Politique : Le « front » des femmes

(Crédit photo : anonyme)

A la veille d’élections municipales et législatives jugées « déterminantes » pour une classe politique qui n’a jamais été si éclatée que maintenant, les femmes haussent le ton.

Sans tenir compte de leurs appartenances politiques (majorité ou opposition), elles ont constitué un « front » où figurent d’anciennes ministres, parlementaires mais aussi des femmes qui occupent présentement des postes de responsabilité et qui estiment que le quota de 20%, reconnu par la Constitution, a chuté pour n’être plus que de 13% !

Pour rentrer dans leurs droits, les femmes ont donc décidé de se battre sur tous les fronts. Elles avaient envoyé des missions de sensibilisation à l’intérieur du pays et multiplient également les sorties dans les médias officiels et privés. La dernière en date, à la TVM, la présidente de ce regroupement, la maire de Tevragh-Zeina, Fatimetou Mint Abdel Maleck, n’a pas caché qu’il y a bien un lien entre l’effervescence féminine – féministe – actuelle et les prochaines élections. Dans son combat contre les hommes, le Groupe de Plaidoyer pour les Femmes met même à contribution des forces extérieures comme le National democratic institute (NDI) qui a contribué à l’organisation d’une réflexion tendant à prouver qu’elles sont capables d’accéder aux centres de décisions du pays et s’estiment capables de diriger au même titre que les hommes.

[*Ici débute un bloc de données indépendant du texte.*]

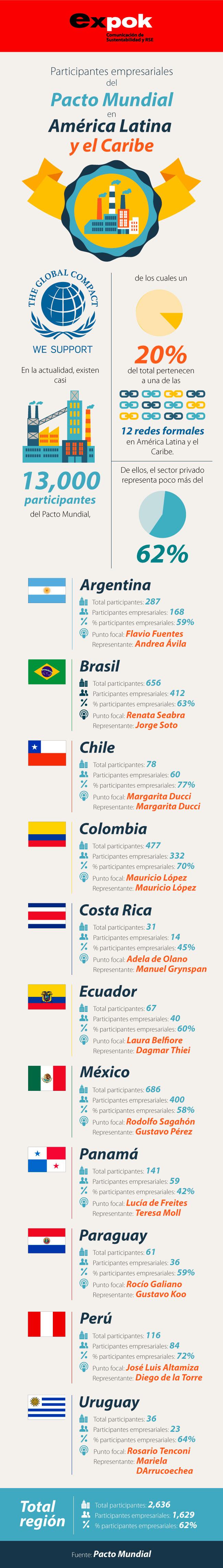 El Centro Regional ha dedicado un espacio en sus Memorias para dar a conocer el trabajo de las Redes de América Latina y el Caribe; desempeño que se encuentra en la siguiente infografía. http://www.expoknews.com/cuantas-empresas-estan-adheridas-al-pacto-mundial-en-america-latina/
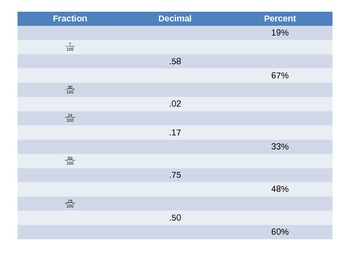 Fractions:  Fraction-Decimal-Percent Chart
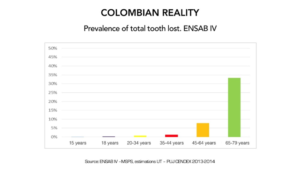Figure 7. Total edentulism in the colombian population.
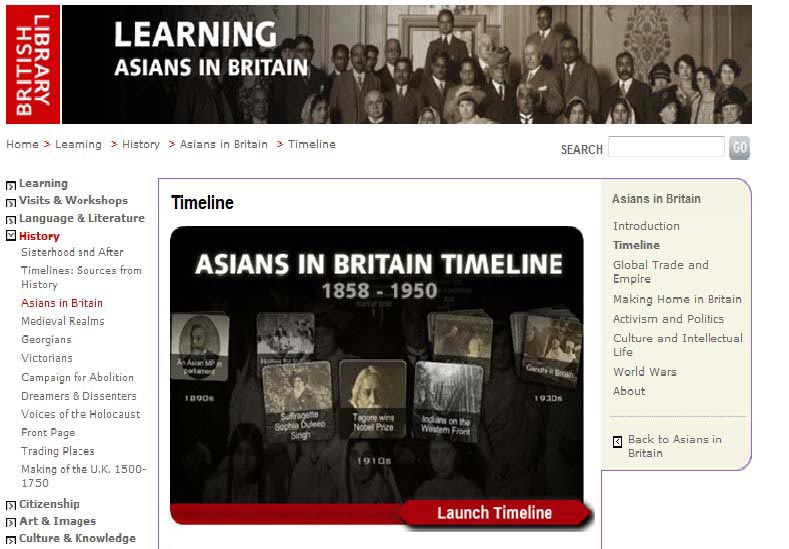 British Library timeline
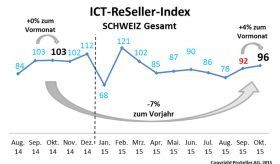 ICT ReSeller Index Oktober 2015 / Schweiz gesamt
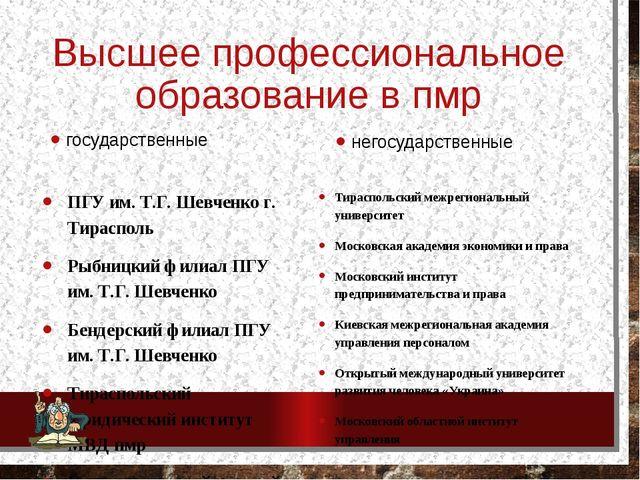 Высшее профессиональное образование в пмр государственные ПГУ им. Т.Г. Шевчен...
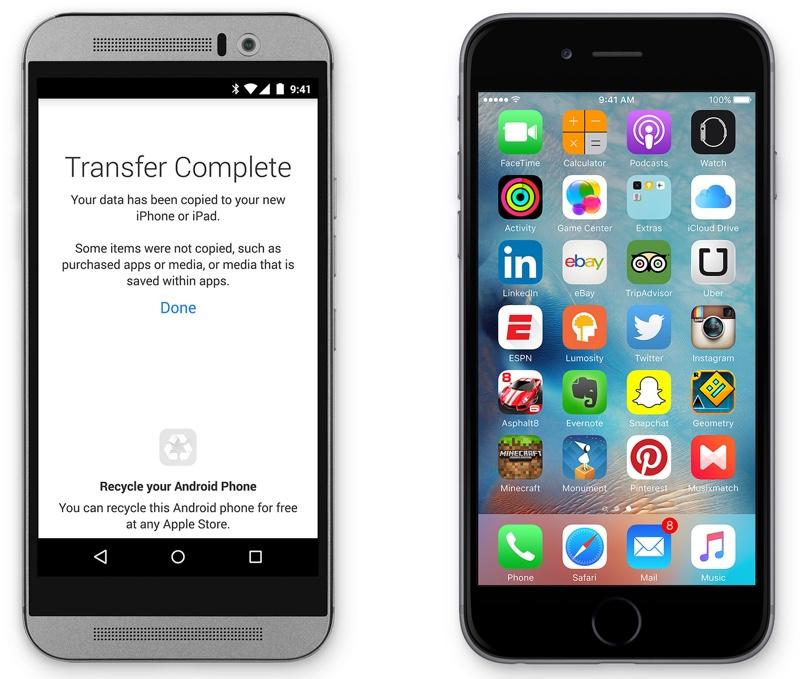 Apple Move to iOS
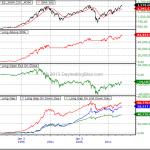 ES Daily Range_20130509_214428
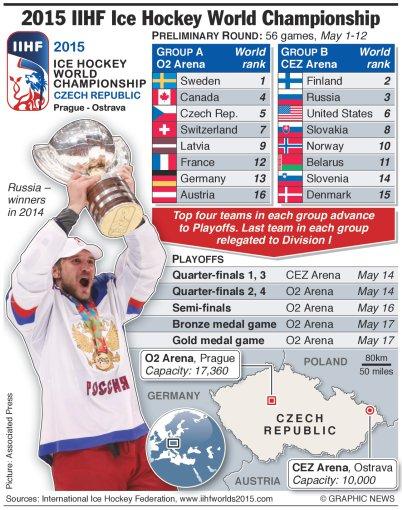 graphicnews inf./Pasaulio ledo ritulio čempionatas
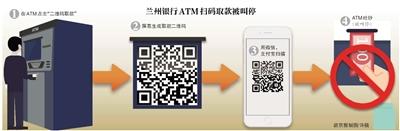 """兰州银行推出ATM""""扫码取款""""业务两日被叫停"""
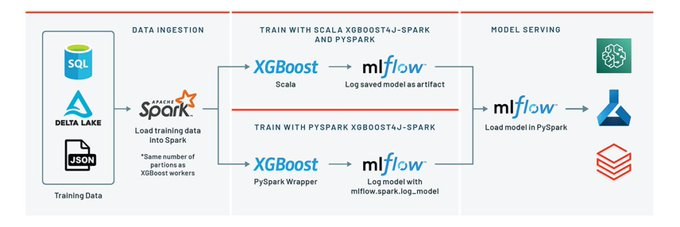 XGboost with Spark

Cette volonté de forcer la porte du « commandement » des hommes, au niveau politique, tient d’une réelle présence des femmes dans les campagnes électorales (présidentielles, législatives et municipales) qui sont d’abord une affaire de femmes. L’animation qui fait l’essentiel de l’action politique, au détriment du Verbe et de sa force, est laissée entre les mains de cette frange sociale qui, selon les dernières statistiques disponibles, représente 53% de la population du pays ! Mais qu’en est-il en ce qui concerne la représentativité ? Une femme pourrait-elle, bientôt, être cooptée pour devenir « Première » ministre ?, « présidente » de l’Assemblée nationale ou du Sénat ? La femme mauritanienne, ma cha Allah, est présente sur tous les espaces. Elle occupe une place importante dans le secteur économique où elle est présente depuis le début des années 1980. En politique, elle se fraye une place grâce à son combat, mais n’arrive pas encore à bousculer la gent masculine dans ce qui semble bien être sa chasse gardée.

Ainsi, dans la formation de chaque gouvernement, la première chose que l’on regarde, après, bien sûr, la question des quotas Maures –Négro-Mauritaniens, est celle de la parité. Combien de femmes ? Généralement, il n’y en avait pas plus de deux ou trois, confinées dans les portefeuilles à caractère social (Condition féminine, Santé). La forte pression exercée par le « sexe faible » qui prend de plus en plus conscience de sa force cachée, a fini par porter ses fruits, quand les décideurs politiques ont accepté d’ouvrir encore plus les portes du gouvernement à leurs consœurs. Le champion de cette révolution est sans contexte l’actuel président de la République, Mohamed Ould Abdel Aziz qui a donné aux femmes 5 portefeuilles dans son premier gouvernement, dont un de souveraineté (Affaires étrangères, Fonction publique, Culture, jeunesse et sports, Famille, enfance et affaires sociales, Affaires africaines).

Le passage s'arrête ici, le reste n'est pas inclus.